Selected text
• • • •

Shell Scripting — Advanced AWK: String Manipulation

Deep dive into AWK string functions — sub, gsub, match with RSTART/RLENGTH, split, sprintf, gensub, regex character classes, extracting structured data from unstructured log lines, and AWK-based text transformation pipelines.

AWK's string functions cover everything from simple substitution to complex regex extraction. The combination of match(), substr(), split(), and sprintf() lets you parse nearly any structured text format — including multi-part log lines, URLs, IP addresses, timestamps, and JSON-like data — without reaching for Python or Perl.

1 sub and gsub — find and replace

AWK

# sub(regex, replacement, target)  — replace FIRST match
# gsub(regex, replacement, target) — replace ALL matches
# Default target is $0 (whole line)

# ── Basic substitution ────────────────────────────────────
awk '{ sub(/ERROR/, "CRITICAL"); print }'     # first ERROR only
awk '{ gsub(/ERROR/, "CRITICAL"); print }'    # all ERRORs
awk '{ gsub(/ +/, " "); print }'             # collapse multiple spaces
awk '{ gsub(/^[[:space:]]+|[[:space:]]+$/, ""); print }'  # trim

# ── Replace on specific field ─────────────────────────────
awk '{
  gsub(/[0-9]+/, "***", $3)   # redact numbers in field 3
  print
}'

# ── & in replacement = matched text ──────────────────────
awk '{ gsub(/[0-9]+/, "[&]"); print }'    # wrap numbers in brackets
# Input:  "Request 42 from 10.0.1.5"
# Output: "Request [42] from [10].[0].[1].[5]"

# ── gensub (gawk only) — capture groups ───────────────────
gawk '{ print gensub(/([0-9]+)/, "(\\1)", "g") }'
# gensub(regex, replacement, how, target)

• • • •

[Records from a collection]

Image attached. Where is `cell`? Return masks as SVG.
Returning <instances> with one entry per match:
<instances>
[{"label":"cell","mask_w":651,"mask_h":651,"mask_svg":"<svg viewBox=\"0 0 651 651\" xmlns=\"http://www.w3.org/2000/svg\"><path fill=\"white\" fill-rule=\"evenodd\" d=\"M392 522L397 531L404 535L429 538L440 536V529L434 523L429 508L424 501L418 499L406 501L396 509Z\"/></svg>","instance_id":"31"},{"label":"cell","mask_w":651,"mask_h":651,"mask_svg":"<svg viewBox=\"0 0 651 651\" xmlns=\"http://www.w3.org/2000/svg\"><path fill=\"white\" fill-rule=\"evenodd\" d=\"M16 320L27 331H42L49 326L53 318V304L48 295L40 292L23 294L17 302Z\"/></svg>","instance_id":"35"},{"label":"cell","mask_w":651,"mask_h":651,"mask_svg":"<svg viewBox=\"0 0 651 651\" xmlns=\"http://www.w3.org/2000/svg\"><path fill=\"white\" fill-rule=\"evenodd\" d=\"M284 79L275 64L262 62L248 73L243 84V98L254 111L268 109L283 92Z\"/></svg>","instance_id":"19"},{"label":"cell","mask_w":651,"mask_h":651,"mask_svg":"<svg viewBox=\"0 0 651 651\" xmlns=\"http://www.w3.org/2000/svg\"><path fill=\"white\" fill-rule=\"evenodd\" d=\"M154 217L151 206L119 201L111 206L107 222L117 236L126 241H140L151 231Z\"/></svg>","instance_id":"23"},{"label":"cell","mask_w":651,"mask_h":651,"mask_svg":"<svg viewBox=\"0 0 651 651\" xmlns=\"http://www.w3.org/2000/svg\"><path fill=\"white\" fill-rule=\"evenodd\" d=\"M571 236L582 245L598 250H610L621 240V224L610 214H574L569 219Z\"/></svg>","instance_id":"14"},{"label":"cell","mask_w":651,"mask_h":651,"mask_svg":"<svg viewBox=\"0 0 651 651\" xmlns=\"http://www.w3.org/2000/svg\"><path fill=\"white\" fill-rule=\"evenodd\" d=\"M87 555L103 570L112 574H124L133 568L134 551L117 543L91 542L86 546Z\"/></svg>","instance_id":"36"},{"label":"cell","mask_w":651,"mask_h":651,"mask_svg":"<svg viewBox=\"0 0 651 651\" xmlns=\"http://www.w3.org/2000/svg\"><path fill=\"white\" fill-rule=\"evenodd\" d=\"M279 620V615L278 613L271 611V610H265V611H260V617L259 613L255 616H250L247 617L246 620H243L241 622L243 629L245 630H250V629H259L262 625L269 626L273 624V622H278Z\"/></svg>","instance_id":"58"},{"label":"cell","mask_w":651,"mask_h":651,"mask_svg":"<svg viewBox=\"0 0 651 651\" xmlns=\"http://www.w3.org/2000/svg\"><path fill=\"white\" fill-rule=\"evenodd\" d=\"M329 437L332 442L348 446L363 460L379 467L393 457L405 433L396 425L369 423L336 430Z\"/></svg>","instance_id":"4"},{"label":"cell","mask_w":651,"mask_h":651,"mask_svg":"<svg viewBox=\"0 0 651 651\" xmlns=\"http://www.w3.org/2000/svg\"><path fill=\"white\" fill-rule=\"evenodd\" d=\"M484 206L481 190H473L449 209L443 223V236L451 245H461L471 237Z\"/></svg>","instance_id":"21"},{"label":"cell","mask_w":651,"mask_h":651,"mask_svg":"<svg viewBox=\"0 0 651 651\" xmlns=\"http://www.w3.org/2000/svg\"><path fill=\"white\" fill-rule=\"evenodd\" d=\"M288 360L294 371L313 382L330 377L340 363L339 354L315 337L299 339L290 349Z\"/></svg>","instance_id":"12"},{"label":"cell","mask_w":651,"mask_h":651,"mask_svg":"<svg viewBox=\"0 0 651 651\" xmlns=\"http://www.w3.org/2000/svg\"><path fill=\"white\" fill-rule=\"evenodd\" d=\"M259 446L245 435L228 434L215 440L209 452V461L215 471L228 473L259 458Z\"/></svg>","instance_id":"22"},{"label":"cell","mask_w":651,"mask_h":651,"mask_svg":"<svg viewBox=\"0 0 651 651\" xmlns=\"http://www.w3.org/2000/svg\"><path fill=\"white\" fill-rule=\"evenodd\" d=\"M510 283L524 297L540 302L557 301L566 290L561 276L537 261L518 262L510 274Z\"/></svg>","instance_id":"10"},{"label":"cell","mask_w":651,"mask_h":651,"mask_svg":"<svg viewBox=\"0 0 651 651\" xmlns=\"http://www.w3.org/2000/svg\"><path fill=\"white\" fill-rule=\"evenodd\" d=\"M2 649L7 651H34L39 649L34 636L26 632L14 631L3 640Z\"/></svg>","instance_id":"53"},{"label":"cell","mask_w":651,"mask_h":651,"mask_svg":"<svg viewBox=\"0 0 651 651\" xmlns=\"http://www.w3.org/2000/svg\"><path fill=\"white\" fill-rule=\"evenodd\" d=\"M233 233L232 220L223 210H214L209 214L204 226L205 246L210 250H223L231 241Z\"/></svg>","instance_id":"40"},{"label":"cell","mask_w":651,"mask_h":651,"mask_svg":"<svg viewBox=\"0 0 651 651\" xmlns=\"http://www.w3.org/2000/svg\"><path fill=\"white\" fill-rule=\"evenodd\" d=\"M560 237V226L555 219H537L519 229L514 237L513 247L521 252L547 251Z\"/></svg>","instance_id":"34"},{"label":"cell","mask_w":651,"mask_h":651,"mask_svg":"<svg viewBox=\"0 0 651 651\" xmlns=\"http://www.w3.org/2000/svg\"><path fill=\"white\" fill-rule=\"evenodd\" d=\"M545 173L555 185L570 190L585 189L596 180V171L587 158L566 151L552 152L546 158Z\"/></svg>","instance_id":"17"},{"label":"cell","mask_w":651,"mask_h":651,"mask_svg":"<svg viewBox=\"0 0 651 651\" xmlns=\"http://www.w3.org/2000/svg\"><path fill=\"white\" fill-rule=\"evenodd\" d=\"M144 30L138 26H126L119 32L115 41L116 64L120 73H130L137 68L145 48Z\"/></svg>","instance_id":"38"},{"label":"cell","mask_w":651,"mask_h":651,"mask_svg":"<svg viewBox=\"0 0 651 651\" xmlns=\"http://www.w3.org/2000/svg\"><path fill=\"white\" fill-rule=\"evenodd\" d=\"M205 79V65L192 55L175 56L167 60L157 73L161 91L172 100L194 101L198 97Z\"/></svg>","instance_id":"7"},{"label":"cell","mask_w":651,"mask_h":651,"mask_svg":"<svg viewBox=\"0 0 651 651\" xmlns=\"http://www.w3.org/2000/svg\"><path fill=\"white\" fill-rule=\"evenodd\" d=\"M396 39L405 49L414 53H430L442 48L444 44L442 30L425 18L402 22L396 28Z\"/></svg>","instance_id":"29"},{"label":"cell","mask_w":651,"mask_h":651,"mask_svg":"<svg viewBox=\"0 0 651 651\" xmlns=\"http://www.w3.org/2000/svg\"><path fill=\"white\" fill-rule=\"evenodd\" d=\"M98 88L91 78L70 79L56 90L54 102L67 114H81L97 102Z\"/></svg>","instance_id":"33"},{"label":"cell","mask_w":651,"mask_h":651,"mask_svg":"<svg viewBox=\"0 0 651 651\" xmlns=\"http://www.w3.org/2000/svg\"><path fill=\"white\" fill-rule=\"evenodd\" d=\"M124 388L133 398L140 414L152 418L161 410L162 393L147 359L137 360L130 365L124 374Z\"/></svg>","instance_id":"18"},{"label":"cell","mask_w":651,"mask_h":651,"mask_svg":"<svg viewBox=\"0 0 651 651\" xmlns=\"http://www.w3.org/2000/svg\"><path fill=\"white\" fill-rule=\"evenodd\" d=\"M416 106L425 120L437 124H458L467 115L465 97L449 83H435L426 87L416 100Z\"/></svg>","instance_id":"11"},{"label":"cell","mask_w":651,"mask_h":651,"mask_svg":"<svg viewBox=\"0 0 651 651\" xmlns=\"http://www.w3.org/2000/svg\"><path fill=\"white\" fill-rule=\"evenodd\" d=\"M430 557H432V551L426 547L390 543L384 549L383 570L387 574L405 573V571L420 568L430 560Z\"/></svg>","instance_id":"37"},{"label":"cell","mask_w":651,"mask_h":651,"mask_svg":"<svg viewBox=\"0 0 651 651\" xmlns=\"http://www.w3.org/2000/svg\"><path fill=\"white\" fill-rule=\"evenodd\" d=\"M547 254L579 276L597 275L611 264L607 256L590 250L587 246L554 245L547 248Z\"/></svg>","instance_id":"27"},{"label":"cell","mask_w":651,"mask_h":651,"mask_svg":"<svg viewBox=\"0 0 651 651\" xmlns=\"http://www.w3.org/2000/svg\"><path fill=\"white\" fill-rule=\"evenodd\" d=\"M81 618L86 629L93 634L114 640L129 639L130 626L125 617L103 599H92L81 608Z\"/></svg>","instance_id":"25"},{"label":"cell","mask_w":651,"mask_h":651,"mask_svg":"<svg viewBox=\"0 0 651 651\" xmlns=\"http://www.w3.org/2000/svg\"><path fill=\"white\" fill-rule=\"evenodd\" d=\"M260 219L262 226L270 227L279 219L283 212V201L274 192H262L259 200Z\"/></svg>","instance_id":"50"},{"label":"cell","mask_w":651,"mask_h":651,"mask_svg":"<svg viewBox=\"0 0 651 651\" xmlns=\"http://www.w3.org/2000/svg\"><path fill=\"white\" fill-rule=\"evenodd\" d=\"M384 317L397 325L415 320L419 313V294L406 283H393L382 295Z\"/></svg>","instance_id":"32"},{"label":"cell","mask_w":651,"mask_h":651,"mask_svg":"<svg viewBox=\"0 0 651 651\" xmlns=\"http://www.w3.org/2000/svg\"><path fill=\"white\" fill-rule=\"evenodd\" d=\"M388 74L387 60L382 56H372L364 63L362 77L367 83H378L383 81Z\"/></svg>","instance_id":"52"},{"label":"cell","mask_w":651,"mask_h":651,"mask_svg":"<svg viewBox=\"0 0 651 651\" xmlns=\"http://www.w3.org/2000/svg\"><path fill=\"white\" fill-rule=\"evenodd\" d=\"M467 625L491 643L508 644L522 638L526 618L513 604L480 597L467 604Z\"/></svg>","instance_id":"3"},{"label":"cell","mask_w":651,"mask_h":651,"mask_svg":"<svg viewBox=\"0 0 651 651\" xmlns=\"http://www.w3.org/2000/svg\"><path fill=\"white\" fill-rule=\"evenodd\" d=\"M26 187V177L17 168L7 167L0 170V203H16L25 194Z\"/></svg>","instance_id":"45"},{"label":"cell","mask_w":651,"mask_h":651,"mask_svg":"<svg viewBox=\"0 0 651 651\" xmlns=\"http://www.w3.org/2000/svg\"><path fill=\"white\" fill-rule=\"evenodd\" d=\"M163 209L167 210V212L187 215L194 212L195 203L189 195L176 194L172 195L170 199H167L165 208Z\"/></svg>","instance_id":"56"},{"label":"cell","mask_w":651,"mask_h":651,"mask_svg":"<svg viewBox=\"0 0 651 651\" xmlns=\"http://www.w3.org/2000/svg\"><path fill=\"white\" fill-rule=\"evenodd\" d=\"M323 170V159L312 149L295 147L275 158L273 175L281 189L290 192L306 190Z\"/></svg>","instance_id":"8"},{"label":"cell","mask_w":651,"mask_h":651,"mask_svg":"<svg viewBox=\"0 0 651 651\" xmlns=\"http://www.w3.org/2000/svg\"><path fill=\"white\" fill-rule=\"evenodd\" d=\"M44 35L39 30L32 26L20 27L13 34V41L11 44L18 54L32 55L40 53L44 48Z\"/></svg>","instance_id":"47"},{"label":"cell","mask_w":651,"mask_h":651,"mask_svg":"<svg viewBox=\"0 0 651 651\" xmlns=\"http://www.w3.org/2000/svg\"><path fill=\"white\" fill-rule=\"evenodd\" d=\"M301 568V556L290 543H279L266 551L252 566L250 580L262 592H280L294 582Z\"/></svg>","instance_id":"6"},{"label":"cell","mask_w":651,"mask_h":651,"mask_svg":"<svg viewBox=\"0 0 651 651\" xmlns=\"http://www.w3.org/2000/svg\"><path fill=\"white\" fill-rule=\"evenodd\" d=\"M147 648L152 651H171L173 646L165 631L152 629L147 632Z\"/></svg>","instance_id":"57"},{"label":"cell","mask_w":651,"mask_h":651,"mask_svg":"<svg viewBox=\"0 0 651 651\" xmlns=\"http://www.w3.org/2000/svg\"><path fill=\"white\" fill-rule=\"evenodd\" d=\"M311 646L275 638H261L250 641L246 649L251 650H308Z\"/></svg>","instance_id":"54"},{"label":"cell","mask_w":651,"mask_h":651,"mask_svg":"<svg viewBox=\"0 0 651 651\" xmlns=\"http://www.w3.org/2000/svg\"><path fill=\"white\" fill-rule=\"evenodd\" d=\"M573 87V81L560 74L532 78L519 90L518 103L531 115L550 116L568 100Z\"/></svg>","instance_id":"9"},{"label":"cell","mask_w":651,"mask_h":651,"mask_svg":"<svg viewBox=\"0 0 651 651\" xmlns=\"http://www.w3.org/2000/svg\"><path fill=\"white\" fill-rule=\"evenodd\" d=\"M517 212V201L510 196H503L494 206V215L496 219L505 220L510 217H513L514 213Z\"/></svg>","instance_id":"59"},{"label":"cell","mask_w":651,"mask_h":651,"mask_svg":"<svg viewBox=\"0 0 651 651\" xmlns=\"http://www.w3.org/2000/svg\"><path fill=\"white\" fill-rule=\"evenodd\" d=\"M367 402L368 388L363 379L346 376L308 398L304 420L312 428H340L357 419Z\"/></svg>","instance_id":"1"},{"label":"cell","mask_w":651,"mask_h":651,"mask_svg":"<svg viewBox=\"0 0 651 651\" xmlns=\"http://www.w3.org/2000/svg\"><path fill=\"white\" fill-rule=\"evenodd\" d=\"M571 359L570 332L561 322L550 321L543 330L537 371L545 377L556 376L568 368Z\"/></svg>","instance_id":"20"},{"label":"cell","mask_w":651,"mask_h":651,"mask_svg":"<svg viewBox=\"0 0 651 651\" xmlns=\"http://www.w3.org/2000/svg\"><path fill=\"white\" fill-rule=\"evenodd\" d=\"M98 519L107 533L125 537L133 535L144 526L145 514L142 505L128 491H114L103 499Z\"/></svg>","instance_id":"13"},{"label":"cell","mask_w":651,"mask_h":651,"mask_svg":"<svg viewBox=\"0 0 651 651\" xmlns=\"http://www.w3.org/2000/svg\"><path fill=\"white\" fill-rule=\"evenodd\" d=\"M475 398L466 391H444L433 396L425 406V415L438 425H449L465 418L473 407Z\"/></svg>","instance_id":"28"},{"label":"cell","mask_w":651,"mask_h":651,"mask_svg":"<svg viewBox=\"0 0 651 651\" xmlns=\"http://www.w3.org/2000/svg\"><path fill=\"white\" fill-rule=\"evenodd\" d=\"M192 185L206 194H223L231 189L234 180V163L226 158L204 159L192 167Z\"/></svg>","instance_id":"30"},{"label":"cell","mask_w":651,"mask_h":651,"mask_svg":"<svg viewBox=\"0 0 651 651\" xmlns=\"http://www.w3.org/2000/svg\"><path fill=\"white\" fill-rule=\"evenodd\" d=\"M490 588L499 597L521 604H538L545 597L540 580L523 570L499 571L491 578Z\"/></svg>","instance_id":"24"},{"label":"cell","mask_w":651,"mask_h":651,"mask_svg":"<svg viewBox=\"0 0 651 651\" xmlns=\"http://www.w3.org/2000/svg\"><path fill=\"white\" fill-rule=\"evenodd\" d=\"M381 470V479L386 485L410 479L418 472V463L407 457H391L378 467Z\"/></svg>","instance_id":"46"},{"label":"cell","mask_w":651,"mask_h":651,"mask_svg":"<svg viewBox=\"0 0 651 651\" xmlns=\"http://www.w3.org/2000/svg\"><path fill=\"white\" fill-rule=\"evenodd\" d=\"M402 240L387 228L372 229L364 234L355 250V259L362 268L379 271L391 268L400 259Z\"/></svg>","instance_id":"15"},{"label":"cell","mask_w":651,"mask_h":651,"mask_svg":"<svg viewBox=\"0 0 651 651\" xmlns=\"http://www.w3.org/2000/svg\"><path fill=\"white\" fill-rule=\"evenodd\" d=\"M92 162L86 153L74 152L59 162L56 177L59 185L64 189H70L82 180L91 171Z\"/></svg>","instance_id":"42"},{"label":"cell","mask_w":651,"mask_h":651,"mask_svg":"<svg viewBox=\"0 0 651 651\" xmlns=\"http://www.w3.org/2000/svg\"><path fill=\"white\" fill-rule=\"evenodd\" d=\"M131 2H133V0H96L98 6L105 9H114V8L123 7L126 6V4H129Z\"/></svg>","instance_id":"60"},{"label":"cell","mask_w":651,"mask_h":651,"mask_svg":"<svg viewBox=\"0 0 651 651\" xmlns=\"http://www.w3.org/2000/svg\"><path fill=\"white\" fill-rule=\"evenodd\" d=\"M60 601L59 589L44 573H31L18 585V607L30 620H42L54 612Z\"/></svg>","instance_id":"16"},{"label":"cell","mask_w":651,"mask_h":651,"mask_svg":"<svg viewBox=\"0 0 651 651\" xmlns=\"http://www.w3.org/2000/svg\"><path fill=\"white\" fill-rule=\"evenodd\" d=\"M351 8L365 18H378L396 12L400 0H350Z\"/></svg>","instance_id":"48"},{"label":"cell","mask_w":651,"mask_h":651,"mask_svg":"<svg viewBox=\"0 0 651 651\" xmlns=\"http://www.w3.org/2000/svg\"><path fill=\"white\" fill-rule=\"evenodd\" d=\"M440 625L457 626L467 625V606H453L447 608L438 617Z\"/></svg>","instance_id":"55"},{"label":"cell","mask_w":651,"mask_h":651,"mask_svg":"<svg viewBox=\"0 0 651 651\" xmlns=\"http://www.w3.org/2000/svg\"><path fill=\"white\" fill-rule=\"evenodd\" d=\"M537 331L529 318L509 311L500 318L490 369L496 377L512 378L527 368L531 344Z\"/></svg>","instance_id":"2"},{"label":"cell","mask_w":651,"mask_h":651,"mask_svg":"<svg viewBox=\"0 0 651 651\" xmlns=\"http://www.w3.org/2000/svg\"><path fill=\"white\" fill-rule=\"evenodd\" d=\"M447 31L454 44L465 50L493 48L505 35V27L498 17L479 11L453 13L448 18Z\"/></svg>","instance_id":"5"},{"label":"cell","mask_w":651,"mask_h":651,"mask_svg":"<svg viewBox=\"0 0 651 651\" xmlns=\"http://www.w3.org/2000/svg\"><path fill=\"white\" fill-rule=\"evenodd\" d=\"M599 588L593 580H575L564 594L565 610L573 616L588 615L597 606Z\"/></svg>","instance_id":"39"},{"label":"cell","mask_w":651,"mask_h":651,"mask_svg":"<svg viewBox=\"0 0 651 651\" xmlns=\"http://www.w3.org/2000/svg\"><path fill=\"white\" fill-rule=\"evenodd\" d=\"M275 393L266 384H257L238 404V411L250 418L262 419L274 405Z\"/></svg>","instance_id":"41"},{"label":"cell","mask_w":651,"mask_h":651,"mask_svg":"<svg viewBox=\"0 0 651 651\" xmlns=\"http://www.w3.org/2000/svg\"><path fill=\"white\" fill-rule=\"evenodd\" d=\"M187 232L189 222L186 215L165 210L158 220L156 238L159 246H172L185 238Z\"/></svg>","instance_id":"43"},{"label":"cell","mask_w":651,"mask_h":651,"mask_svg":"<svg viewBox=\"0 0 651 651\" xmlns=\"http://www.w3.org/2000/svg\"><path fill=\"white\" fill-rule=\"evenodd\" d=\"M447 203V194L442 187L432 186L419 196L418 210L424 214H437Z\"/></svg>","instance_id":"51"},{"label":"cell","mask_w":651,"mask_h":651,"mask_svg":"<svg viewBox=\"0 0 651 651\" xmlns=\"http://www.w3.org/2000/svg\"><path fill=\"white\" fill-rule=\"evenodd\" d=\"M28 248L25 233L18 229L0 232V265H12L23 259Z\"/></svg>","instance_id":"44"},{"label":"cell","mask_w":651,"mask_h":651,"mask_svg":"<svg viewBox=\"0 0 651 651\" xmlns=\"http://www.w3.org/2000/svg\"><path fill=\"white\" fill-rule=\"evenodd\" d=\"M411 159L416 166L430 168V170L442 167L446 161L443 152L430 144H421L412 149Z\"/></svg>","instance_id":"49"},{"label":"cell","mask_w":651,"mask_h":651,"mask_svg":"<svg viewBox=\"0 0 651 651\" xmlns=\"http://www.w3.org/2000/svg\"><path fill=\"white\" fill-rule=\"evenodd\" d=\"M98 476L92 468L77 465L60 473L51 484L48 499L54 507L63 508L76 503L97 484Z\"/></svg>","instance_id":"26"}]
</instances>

• • • •

Objective
Write what comes next in the text on AWK string functions, picking up right after its last line. The data is separate material with no connection to the text on AWK string functions.

Response
# how: "g" = all, "1" = first, "2" = second match...
# \\1 refers to capture group 1

# Swap two fields: "word1 word2" → "word2 word1"
gawk '{ print gensub(/^([^ ]+) ([^ ]+)/, "\\2 \\1", 1) }'

2 match — locate patterns precisely

AWK

# match(string, regex) — sets RSTART and RLENGTH
# RSTART: position of match (0 if no match)
# RLENGTH: length of match (-1 if no match)

# ── Extract IP address from log line ──────────────────────
awk '{ if (match($0, /[0-9]+\.[0-9]+\.[0-9]+\.[0-9]+/))
    print "IP:", substr($0, RSTART, RLENGTH) }' app.log

# ── Extract timestamp ─────────────────────────────────────
awk '{ if (match($0, /[0-9]{4}-[0-9]{2}-[0-9]{2} [0-9]{2}:[0-9]{2}:[0-9]{2}/))
    print substr($0, RSTART, RLENGTH), "→", $NF }' app.log

# ── Extract URL from access log ───────────────────────────
awk '{ if (match($0, /GET|POST|PUT|DELETE/)) {
    method = substr($0, RSTART, RLENGTH)
    match($0, /\/[^ "]+/)
    path = substr($0, RSTART, RLENGTH)
    print method, path
  }
}' access.log

# ── gawk match with array (capture groups) ────────────────
gawk '{ if (match($0, /user=([^ ]+) action=([^ ]+)/, m))
    print "User:", m[1], "Action:", m[2] }' audit.log

3 split — break strings into arrays

AWK

# split(string, array, separator) → returns number of elements
# Array is 1-indexed

# ── Parse timestamp components ────────────────────────────
awk '{
  # $1 = "2026-05-01T10:14:02"
  n = split($1, dt, "T")      # dt[1]="2026-05-01" dt[2]="10:14:02"
  split(dt[1], d, "-")        # d[1]=2026 d[2]=05 d[3]=01
  split(dt[2], t, ":")        # t[1]=10 t[2]=14 t[3]=02
  printf "Year=%s Month=%s Day=%s Hour=%s\n", d[1], d[2], d[3], t[1]
}' events.log

# ── Parse path components ─────────────────────────────────
awk '{
  n = split($3, parts, "/")    # split URL path
  print "Endpoint:", parts[2], "Resource:", parts[3]
}' access.log
# /api/users → parts[1]="" parts[2]="api" parts[3]="users"

# ── Parse comma-separated tags ────────────────────────────
awk -F'\t' '{
  n = split($4, tags, ",")     # field 4 = "web,prod,nginx"
  for (i=1; i<=n; i++) {
    tag = tags[i]
    gsub(/^[[:space:]]+|[[:space:]]+$/, "", tag)  # trim
    tag_count[tag]++
  }
}
END {
  for (t in tag_count) printf "%-20s %d\n", t, tag_count[t]
}' servers.tsv

# ── Split with regex separator ────────────────────────────
awk '{ n = split($0, parts, /[,;|]+/)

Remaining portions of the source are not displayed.